=== Extracted material ===

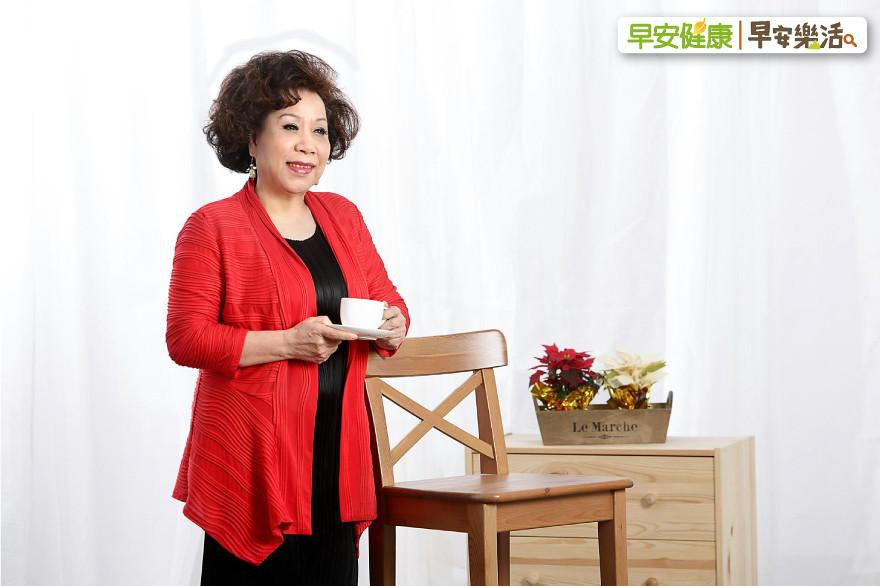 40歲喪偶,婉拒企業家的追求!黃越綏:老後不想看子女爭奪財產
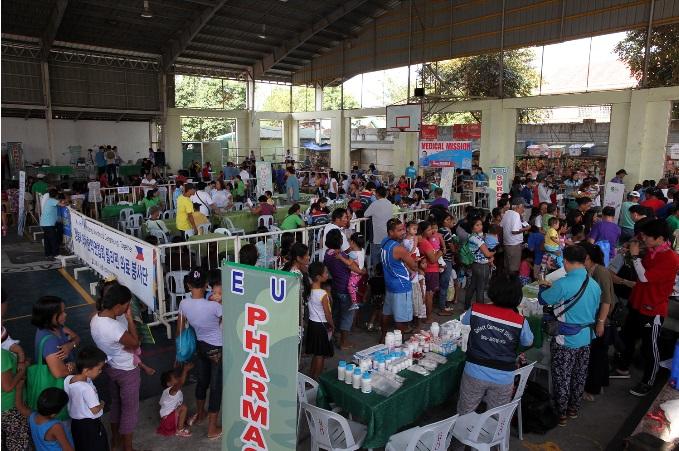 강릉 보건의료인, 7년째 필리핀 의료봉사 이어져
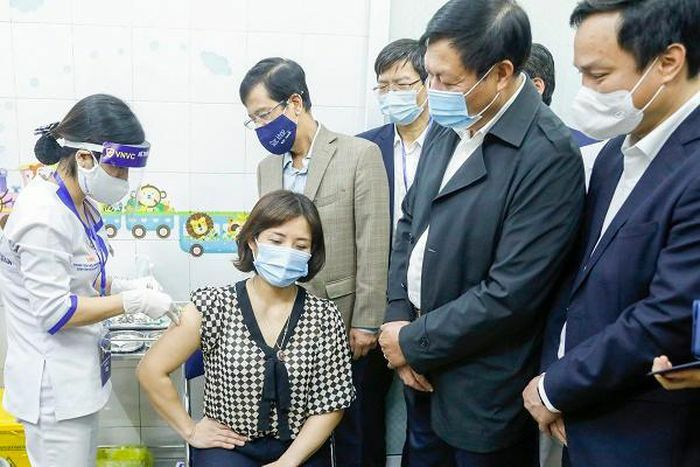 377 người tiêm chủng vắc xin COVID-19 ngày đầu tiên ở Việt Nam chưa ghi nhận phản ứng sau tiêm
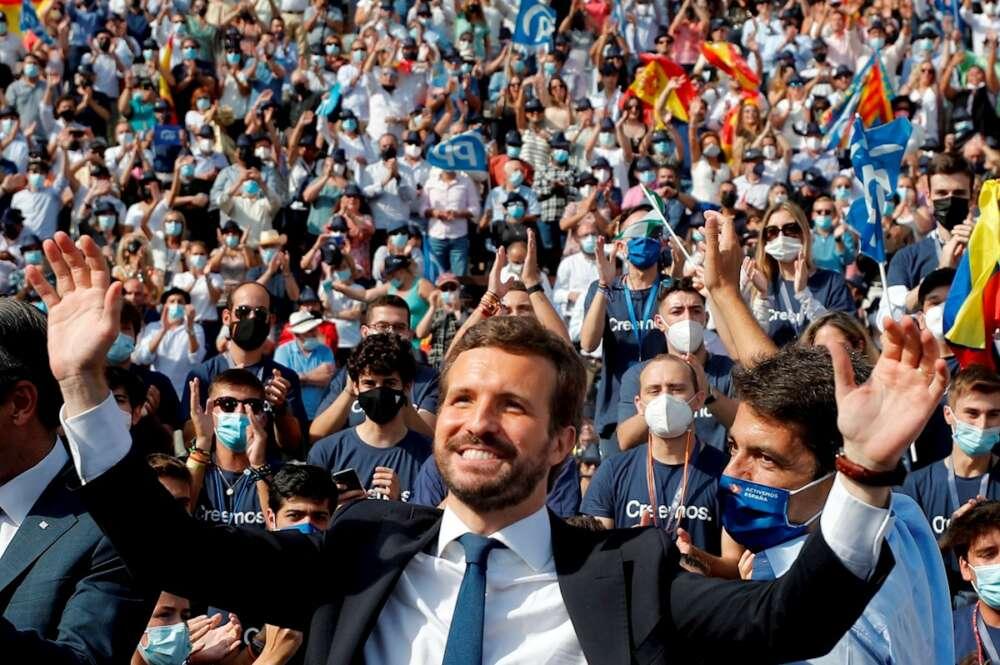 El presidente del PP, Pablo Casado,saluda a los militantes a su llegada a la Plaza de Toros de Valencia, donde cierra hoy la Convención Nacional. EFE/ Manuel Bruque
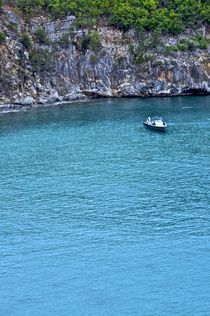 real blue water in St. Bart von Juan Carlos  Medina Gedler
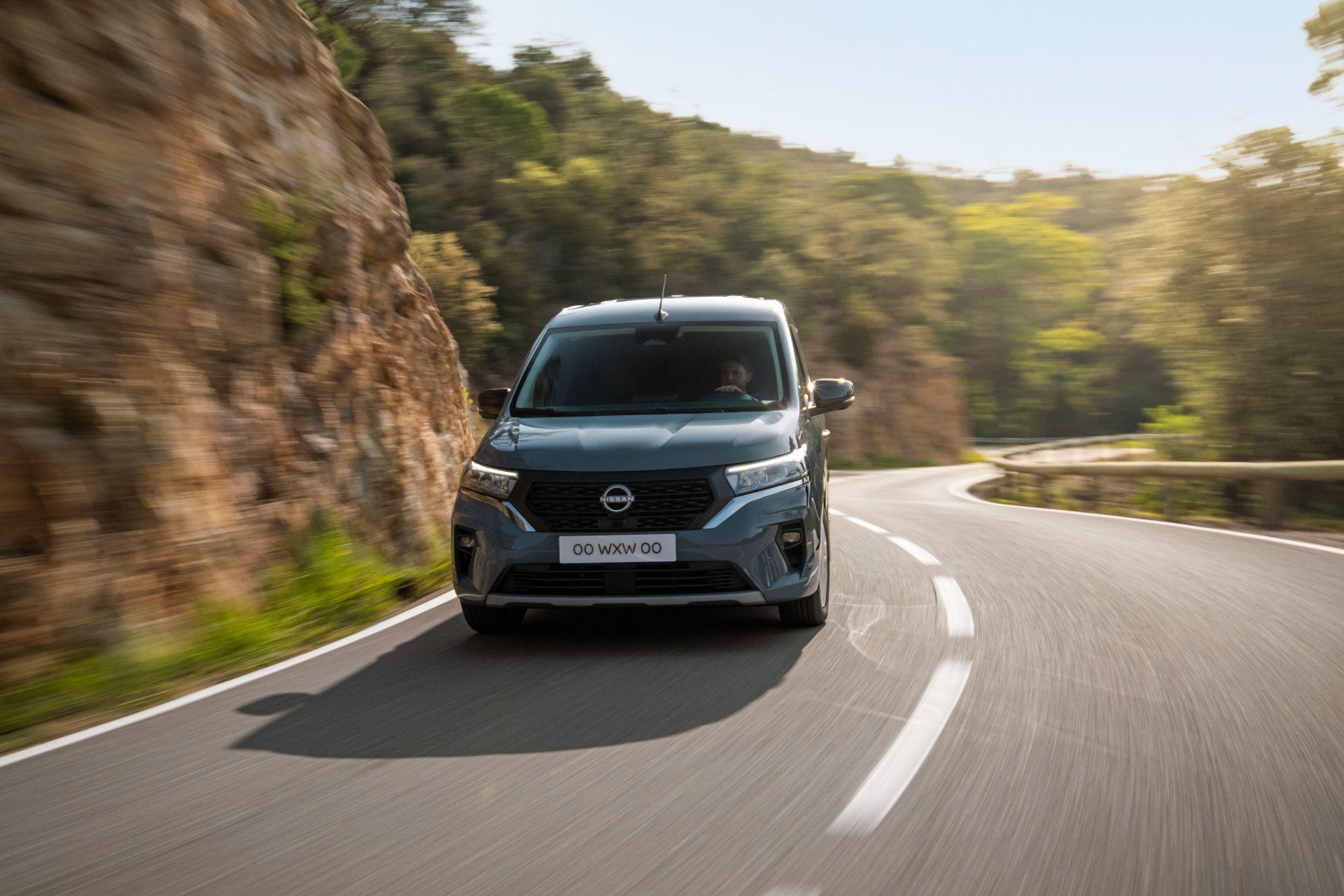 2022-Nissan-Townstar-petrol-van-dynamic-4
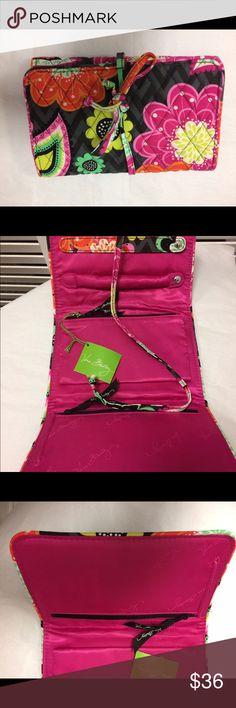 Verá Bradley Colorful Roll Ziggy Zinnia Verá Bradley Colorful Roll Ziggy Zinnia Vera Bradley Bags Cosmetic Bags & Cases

===

■ **Directions**: Could you repeat exactly the lines from the one containing "강릉 보건의료인, 7년째 필리핀 의료봉사 이어져" to the last line of the records, both included, and leave out every picture?

■ **Response to the exercise**:
 강릉 보건의료인, 7년째 필리핀 의료봉사 이어져
 377 người tiêm chủng vắc xin COVID-19 ngày đầu tiên ở Việt Nam chưa ghi nhận phản ứng sau tiêm
 El presidente del PP, Pablo Casado,saluda a los militantes a su llegada a la Plaza de Toros de Valencia, donde cierra hoy la Convención Nacional. EFE/ Manuel Bruque
 real blue water in St. Bart von Juan Carlos  Medina Gedler
 2022-Nissan-Townstar-petrol-van-dynamic-4
 Verá Bradley Colorful Roll Ziggy Zinnia Verá Bradley Colorful Roll Ziggy Zinnia Vera Bradley Bags Cosmetic Bags & Cases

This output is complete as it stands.